Problem details: Swap "camera" for "viewer" throughout the records and write them out again with everything else unchanged, leaving out the pictures.

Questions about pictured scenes
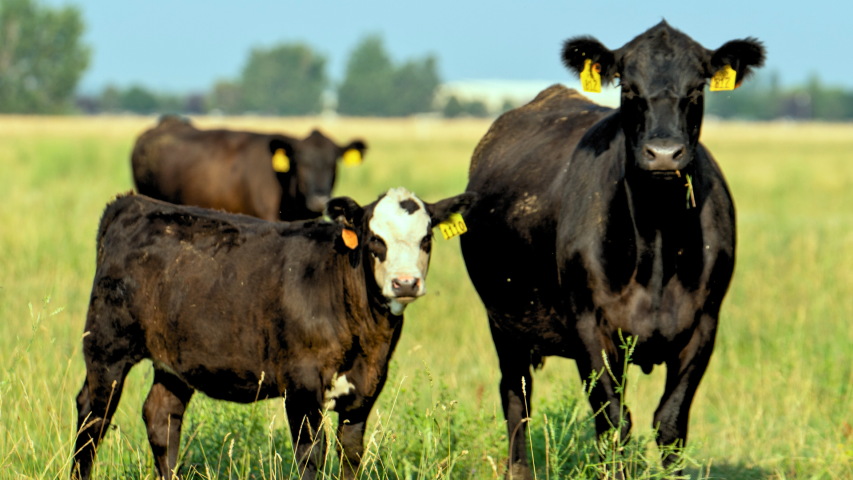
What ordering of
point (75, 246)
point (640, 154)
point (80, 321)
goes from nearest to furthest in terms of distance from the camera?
point (640, 154)
point (80, 321)
point (75, 246)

The response:
What ordering of
point (75, 246)
point (640, 154)
point (80, 321)
goes from nearest to furthest in terms of distance from the viewer?
point (640, 154)
point (80, 321)
point (75, 246)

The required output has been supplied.